TO BE DONE →
1. In the passage about Halloween pumpkins, what does Isaac ask every morning?
2. According to the passage about Halloween pumpkins, why did Isaac spend an afternoon cutting decorations out of paper? Answer in one to three sentences.
3. Carry the passage about Halloween pumpkins forward, starting right after its final sentence.

SELECTED EXCERPT →
I’ve mentioned in the past that my fun-o-meter might be broken. I’ve told you how things that I’m supposed to find fun make me anxious, and things that many people think of as chores are my favorite things to do…every….day. On my ideal day we’d go for a hike, write or draw a bit, listen to music, make a nice dinner, go for a walk around town, watch a good movie. Nothing fantastic, but we’d do it together, and we’d all be in good moods and get along with each other (this means you, boys!) Nothing makes me feel like getting out the old fun-o-meter adjuster like a holiday. I like holidays, but I don’t anticipate them as eagerly as I once did. You can never quite match that childish zeal, and sometimes it makes me feel a little sad to have lost it. Isaac is a living manifestation of Halloween excitement. He asks me every morning how many days are left. He plans his costume, wears the bits we’ve already made, changes his mind about what he wants to be. He draws zombies and skeletons and ghosts. He’s sad that we don’t have more Halloween decorations, and he spent an afternoon cutting them out of paper and hanging them in the windows. And he wants to carve pumpkins, lots of pumpkins. I’ve been thinking about pumpkins, this morning, and I think they might be my golden ticket back to Halloween glee. I can’t really get excited about trick-or-treating. I love making the boys’ costumes but I’m anxious that I won’t get them done on time, or they won’t look right. But pumpkins…lately I’ve looked on pumpkin carving as a messy and slimy task. But today I realized the error of my ways. I love pumpkins! I love everything about them. The way they taste, the way they smell, their color, the word, “pumpkin.” I love how mythological they seem – they can replace a horseman’s head or they can become an enchanted carriage. And I love the idea of souls and spirits…this time of year is so rich in the remembrance of souls, so joyful and awe-ful. A jack-o-lantern is a pumpkin spirit, smiling out at you with fiendish glee. It’s the ingis fatuus that leads you across dry fields of middle-aged disillusionment to the vibrant, glowing, slightly frightening, sweet, morally complicated, highly anticipated night that is Halloween. I can’t wait to carve one!

(Dataset excerpt)
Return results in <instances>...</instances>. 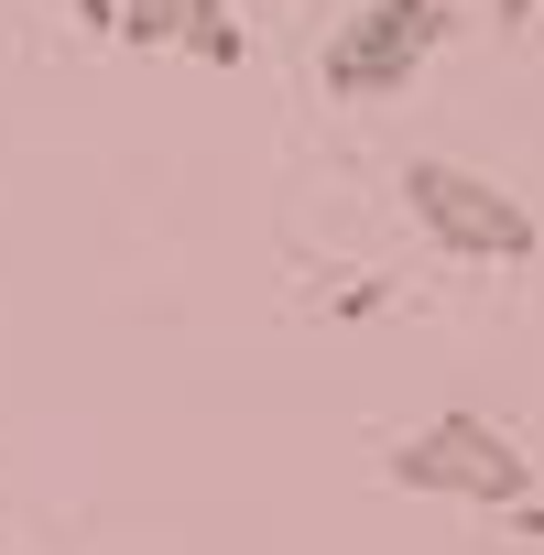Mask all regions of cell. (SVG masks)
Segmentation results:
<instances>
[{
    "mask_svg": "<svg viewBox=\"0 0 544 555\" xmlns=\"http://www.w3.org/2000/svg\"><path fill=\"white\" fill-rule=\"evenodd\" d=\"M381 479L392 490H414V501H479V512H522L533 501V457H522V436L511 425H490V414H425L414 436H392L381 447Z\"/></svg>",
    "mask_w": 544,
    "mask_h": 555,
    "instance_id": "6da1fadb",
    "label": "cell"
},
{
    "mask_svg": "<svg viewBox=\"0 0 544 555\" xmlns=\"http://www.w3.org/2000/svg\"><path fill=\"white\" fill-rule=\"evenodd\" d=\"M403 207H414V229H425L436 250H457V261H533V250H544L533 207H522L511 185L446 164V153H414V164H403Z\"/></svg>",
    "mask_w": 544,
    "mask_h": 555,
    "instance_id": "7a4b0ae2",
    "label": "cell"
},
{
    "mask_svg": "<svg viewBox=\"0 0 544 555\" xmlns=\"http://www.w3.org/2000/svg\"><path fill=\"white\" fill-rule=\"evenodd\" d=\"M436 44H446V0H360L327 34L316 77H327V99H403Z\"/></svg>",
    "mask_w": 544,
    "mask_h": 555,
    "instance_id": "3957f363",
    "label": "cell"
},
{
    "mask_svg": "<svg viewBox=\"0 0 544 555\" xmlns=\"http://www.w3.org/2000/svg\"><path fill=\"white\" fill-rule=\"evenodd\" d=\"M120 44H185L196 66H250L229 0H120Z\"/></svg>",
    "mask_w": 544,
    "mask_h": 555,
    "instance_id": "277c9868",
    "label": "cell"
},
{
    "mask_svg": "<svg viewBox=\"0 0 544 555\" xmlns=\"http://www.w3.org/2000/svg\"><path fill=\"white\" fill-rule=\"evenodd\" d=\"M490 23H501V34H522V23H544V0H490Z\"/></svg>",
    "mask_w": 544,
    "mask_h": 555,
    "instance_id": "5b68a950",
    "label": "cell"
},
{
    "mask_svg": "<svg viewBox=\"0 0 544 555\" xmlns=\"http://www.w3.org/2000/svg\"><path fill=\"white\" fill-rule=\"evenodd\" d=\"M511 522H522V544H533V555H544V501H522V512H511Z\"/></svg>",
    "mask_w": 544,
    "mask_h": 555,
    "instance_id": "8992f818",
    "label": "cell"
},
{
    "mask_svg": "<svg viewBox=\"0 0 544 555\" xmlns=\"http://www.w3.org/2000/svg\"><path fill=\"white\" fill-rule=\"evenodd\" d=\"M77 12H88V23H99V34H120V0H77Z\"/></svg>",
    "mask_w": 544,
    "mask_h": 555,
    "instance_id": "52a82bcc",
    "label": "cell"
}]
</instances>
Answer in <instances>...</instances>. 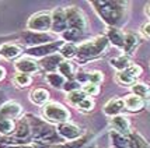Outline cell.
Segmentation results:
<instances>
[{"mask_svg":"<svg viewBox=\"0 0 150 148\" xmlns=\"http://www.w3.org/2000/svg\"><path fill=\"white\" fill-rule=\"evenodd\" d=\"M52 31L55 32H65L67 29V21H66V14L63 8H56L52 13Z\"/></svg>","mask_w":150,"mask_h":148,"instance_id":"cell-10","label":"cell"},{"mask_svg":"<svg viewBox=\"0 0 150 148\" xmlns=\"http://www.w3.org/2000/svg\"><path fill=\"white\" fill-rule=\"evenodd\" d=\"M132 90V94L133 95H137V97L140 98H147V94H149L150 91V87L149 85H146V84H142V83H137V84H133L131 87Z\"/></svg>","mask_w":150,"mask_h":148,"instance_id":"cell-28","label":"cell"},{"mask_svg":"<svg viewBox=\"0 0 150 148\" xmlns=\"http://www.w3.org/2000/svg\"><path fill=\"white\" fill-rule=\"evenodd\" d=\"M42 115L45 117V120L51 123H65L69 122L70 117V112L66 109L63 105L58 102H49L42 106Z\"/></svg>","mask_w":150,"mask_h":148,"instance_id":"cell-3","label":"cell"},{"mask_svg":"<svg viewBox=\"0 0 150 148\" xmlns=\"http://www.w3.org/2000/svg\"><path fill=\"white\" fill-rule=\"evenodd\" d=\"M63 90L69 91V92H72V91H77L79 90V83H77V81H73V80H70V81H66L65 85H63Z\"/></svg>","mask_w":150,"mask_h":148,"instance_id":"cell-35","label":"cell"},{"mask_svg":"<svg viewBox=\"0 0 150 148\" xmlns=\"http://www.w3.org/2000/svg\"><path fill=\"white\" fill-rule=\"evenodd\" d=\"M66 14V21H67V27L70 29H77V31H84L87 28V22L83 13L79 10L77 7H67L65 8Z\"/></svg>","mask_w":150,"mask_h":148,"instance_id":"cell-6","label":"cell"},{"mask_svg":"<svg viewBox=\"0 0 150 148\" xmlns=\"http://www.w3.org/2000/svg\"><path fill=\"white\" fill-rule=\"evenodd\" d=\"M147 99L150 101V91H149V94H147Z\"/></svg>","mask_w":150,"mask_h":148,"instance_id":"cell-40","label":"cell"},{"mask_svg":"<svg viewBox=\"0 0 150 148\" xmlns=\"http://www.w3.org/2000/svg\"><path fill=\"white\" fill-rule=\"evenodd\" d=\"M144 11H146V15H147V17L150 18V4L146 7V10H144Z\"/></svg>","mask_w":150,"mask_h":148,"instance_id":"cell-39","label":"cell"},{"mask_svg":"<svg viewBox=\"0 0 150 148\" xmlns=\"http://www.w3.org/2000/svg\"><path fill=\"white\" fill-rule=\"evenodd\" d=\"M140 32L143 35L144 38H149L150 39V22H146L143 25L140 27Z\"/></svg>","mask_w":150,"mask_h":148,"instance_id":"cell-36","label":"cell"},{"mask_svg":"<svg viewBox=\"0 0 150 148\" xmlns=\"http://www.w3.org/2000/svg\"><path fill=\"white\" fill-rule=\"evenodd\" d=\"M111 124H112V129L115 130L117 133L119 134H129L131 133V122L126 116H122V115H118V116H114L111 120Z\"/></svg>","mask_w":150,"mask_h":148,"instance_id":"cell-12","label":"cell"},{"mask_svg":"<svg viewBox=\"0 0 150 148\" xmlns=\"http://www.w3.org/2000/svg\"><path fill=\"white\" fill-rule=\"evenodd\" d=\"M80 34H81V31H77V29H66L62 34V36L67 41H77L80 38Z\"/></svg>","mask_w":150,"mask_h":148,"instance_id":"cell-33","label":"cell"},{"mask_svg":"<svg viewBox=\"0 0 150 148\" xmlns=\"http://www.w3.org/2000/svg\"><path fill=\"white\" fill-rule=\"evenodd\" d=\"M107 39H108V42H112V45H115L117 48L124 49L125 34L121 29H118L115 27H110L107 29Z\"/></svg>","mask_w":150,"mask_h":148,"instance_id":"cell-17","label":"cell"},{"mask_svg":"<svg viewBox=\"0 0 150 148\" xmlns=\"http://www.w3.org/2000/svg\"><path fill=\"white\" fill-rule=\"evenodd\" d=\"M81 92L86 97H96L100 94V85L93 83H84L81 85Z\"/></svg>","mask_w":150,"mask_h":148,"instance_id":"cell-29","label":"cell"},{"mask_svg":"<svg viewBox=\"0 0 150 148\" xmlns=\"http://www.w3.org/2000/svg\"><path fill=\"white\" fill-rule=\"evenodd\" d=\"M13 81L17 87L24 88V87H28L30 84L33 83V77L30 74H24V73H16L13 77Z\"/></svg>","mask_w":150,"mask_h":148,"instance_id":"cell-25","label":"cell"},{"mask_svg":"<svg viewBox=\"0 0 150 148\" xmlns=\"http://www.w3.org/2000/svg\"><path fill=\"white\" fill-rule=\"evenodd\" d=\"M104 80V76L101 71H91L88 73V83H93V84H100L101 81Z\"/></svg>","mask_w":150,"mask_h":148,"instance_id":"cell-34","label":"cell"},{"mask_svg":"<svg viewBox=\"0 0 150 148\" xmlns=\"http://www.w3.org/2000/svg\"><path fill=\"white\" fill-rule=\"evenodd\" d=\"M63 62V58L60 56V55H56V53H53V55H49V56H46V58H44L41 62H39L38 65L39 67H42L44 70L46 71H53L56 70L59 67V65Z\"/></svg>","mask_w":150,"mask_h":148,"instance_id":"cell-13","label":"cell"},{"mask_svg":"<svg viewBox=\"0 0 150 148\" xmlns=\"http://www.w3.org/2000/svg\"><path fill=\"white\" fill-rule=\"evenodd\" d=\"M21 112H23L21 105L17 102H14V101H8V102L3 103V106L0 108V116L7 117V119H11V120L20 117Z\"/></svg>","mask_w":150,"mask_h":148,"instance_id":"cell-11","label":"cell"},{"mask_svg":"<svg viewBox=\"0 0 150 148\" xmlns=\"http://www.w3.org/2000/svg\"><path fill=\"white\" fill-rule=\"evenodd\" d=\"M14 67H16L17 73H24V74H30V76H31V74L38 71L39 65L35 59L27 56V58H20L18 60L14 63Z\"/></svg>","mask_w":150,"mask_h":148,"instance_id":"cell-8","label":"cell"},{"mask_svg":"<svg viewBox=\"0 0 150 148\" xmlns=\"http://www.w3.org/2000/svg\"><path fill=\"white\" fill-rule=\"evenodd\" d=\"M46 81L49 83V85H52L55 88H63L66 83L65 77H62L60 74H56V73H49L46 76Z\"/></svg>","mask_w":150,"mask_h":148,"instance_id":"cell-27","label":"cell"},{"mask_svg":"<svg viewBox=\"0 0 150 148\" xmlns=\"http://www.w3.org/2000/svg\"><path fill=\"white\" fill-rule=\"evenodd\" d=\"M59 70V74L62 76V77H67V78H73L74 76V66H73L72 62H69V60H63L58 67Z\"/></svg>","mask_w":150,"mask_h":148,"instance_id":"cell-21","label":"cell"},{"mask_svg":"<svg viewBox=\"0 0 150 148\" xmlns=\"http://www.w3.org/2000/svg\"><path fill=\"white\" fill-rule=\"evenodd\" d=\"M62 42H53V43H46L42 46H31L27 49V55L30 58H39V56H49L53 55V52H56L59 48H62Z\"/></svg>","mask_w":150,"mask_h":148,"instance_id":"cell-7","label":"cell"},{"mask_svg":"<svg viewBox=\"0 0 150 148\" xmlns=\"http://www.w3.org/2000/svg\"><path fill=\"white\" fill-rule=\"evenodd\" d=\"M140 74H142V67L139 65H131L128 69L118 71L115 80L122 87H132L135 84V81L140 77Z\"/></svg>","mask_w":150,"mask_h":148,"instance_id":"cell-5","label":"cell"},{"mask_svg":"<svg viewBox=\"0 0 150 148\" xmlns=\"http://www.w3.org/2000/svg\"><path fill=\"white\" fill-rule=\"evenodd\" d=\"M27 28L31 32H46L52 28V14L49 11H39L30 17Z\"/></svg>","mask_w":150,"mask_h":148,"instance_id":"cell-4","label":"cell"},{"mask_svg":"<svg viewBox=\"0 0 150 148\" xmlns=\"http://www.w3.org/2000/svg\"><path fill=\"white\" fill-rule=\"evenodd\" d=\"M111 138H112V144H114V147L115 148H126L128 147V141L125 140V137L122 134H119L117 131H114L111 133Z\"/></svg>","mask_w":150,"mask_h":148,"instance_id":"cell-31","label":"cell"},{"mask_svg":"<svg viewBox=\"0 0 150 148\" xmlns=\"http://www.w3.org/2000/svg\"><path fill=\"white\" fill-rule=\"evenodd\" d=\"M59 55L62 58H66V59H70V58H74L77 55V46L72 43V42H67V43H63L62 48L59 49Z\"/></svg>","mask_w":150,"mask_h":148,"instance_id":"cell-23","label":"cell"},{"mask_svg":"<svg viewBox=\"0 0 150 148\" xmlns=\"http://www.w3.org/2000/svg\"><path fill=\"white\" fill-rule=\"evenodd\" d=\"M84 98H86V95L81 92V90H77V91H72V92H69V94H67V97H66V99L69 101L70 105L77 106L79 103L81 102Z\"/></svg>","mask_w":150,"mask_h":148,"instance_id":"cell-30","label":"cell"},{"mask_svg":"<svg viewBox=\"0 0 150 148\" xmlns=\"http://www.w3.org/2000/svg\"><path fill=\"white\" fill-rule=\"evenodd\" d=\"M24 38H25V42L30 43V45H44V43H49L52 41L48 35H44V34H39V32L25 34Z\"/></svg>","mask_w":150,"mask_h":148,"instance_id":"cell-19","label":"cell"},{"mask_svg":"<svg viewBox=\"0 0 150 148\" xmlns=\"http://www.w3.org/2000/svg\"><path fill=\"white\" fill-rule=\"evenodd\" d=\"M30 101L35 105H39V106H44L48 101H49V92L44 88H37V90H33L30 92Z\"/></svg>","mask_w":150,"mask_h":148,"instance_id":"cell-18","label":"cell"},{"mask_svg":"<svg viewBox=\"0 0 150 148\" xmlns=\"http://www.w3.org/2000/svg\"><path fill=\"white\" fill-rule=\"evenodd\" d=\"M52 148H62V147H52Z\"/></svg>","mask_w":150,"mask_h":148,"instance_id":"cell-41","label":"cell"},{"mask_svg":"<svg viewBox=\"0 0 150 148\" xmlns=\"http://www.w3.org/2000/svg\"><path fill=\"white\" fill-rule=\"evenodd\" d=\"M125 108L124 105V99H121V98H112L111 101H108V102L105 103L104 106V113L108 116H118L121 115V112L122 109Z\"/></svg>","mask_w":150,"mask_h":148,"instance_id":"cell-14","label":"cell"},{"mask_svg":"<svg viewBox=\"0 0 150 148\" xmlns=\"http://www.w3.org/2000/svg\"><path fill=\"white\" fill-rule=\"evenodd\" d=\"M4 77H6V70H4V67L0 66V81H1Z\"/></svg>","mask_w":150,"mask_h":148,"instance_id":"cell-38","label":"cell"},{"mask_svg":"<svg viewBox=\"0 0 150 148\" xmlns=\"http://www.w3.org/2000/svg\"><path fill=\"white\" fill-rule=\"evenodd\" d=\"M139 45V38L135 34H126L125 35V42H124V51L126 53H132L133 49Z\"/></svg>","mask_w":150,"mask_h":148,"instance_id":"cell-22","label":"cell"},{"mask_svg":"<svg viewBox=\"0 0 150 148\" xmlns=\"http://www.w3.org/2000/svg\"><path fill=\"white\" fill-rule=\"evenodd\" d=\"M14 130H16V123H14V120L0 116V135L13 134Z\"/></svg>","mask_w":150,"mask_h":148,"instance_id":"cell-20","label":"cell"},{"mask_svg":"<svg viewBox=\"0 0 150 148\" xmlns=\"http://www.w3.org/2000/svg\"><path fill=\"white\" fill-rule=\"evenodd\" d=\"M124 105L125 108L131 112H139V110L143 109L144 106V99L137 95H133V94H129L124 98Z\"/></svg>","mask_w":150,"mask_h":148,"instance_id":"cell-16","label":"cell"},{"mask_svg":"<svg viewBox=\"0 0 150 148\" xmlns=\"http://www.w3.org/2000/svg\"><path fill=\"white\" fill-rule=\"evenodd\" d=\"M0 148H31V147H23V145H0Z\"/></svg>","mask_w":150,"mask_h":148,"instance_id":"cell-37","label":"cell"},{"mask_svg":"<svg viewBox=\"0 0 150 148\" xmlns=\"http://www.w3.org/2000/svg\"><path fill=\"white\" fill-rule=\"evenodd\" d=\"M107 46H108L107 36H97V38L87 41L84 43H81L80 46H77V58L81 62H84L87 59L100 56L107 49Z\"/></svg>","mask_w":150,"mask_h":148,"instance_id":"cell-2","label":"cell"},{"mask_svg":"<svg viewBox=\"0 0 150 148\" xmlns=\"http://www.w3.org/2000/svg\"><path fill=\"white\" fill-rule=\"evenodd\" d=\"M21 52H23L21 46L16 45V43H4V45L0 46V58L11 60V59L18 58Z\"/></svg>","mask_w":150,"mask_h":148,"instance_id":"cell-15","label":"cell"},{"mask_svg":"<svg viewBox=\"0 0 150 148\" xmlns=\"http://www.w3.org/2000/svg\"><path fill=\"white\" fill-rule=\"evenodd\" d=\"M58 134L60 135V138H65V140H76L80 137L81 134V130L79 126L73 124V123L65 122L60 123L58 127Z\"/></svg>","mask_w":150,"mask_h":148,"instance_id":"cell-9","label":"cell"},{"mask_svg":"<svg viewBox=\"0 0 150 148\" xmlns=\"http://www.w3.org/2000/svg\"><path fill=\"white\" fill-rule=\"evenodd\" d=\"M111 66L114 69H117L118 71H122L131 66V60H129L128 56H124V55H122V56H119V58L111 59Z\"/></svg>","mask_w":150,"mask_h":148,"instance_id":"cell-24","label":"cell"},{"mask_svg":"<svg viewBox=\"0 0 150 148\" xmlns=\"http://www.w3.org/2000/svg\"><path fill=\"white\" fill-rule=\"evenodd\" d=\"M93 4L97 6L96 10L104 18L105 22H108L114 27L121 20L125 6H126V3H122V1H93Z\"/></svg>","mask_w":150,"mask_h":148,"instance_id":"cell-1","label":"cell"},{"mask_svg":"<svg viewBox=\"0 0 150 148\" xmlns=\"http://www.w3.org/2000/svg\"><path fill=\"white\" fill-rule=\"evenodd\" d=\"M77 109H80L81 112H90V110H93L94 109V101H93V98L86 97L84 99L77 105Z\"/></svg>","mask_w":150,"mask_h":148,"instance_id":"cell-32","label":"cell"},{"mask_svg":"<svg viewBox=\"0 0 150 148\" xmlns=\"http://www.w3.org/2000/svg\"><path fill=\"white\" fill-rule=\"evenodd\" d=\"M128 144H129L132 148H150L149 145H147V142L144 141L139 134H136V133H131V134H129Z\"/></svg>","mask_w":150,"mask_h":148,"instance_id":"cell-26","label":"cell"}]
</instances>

RESULTS OF THE EXERCISE →
1. He asks how many days are left.

2. He was sad that the family didn't have more Halloween decorations. So he cut some out of paper and hung them in the windows.

3.
I thought these pumpkin blondies turned out very tasty! They’re a little softer than a normal blondie, cause of the pumpkin, but they make up for this (not unpleasant) attribute with taste. I spiced them with cinnamon, nutmeg, and allspice, and I added chocolate-covered-ginger, which contributed a lovely chewy little bite. I added a handful of chocolate chips, too, because you can never have enough chocolate!